**TASK OBJECTIVE**
In the records below, find the line containing "Audi Q5 WA1C2AFP8HA011295 photo" and transcribe it and every line after it exactly; leave the pictures out.

◆ ◆ ◆

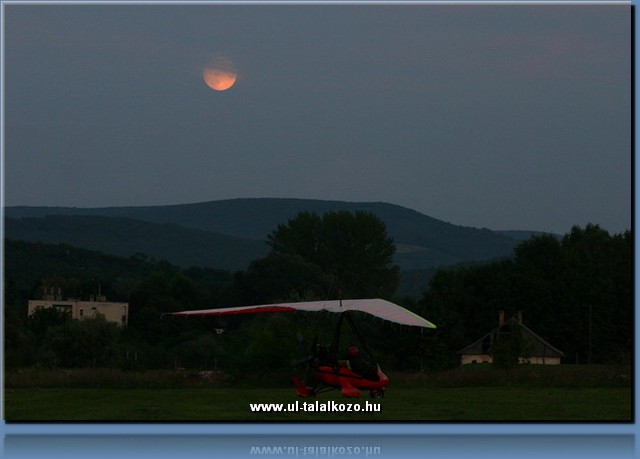 IMG_7219_resize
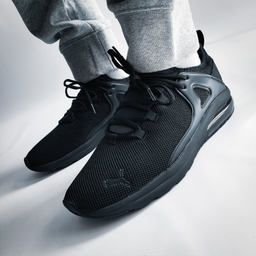 Tenis Puma Electron 2.0 para Hombre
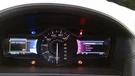 Speedometer Cluster Mph Id BA1T-10849-AA Thru Ap Fits 11 Mkx 326375. Fixed Price $107.72.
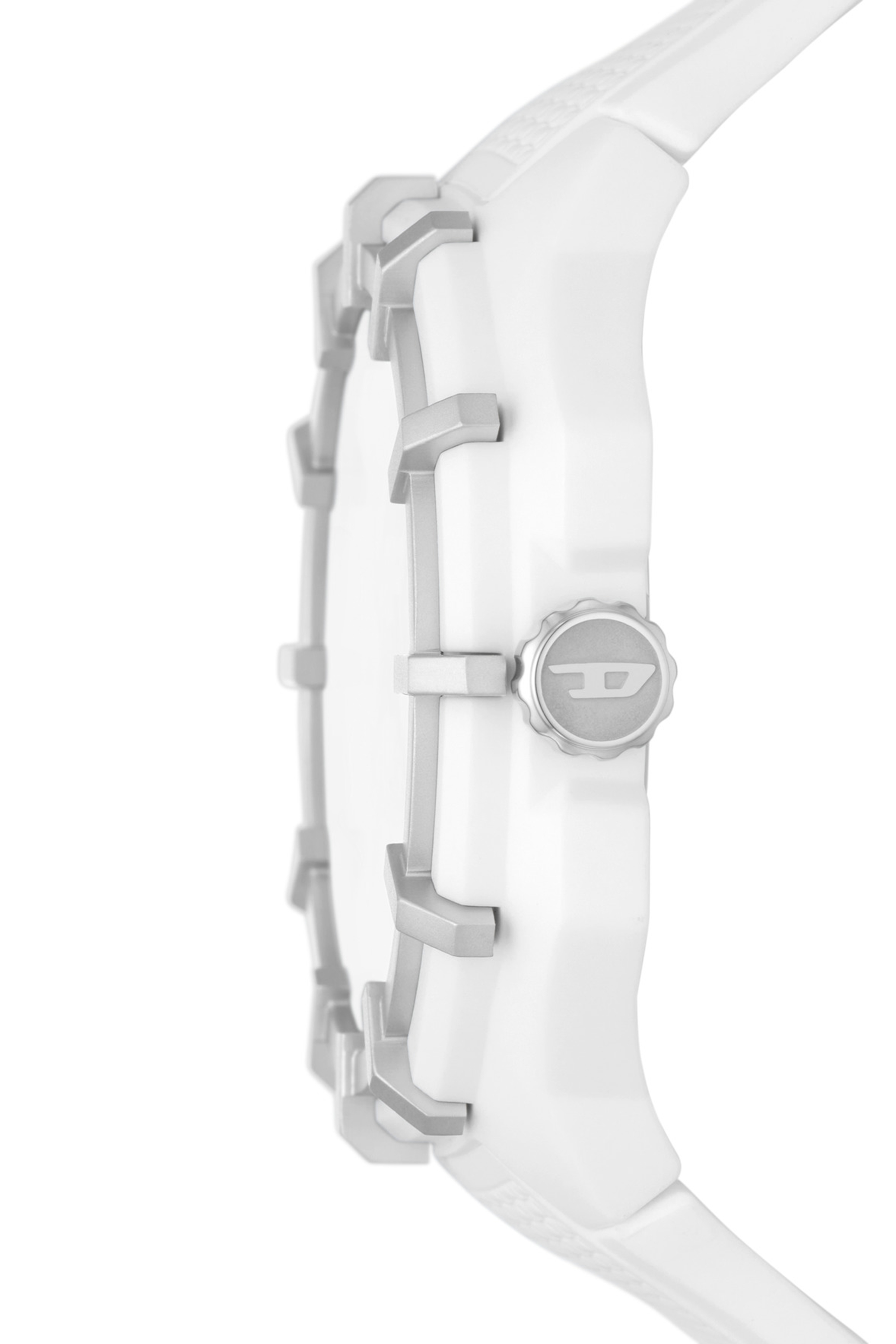 Diesel - DZ1988, White - Image 3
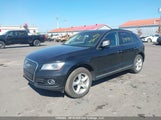 Audi Q5 WA1C2AFP8HA011295 photo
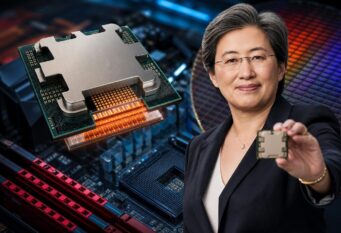 AMD vratio legendarni procesor i pokazao tko stvarno odlučuje o životnom vijeku računala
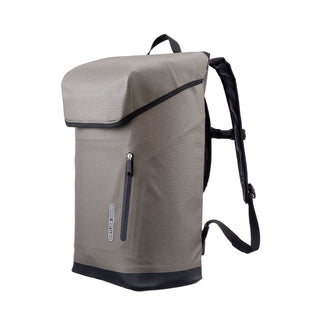 ortlieb fahrradrucksack test Soulo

◆ ◆ ◆

**EXERCISE ANSWER**
 Audi Q5 WA1C2AFP8HA011295 photo
 AMD vratio legendarni procesor i pokazao tko stvarno odlučuje o životnom vijeku računala
 ortlieb fahrradrucksack test Soulo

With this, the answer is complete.